I began to shuffle. The cards slid across my palms, their edges pressing into my fingertips. The feel of the cards pushed away everything else. The packed pub faded from my awareness. The noisy conversations muted to a distant rumble. My eyes were closed, but I didn’t remember closing them.

“What’s in your heart, Tori?” Sabrina’s whisper floated to my ears, blending with the rustle of the cards that had consumed my attention. “Focus on that. Let it fill you.”

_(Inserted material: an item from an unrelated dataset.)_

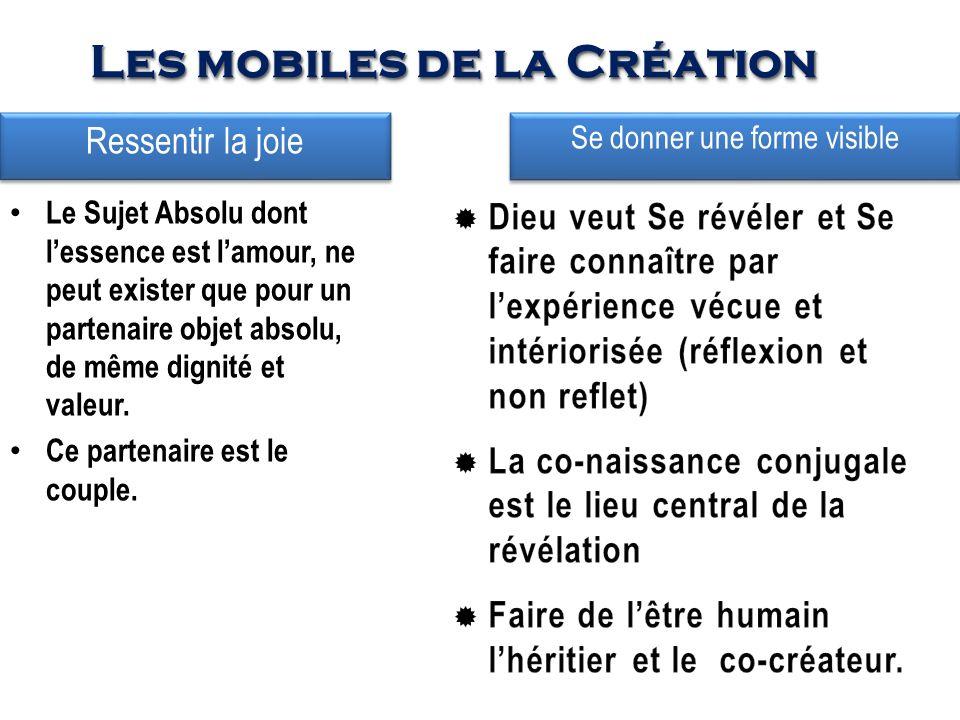 Les mobiles de la Création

What was in my heart? The answer was simple, easy: Ezra. My mind swirled with thoughts of him, of the cult that had changed his life, of his past and his uncertain future, of Eterran and their blending spirits, of how to save him before it was too late.

Warm, soft hands enclosed mine, the deck between my palms. Sabrina guided the cards down onto the table.

“Cut the deck.”

Eyes still closed, I cut the deck.

“Draw cards. As many as you want.”

I slid the first card off, and it disappeared from under my fingers as she took it. I slid off another, then another. Two more. When I touched the deck again, I felt no need to draw more cards.

“Open your eyes, Tori.”

I opened them—and the light, noise, and bustle of the pub hit me like a slap to the face. I blinked rapidly, disoriented as though waking from a trance. Weird. I’d never spaced out like that during a reading before.

Sabrina had laid the five cards on the table between us, arranged in the shape of a plus sign. “This is a relationship cross spread. Your heart is consumed by someone—by your relationship with him.”

I couldn’t argue with that. We both knew I was obsessed with Ezra.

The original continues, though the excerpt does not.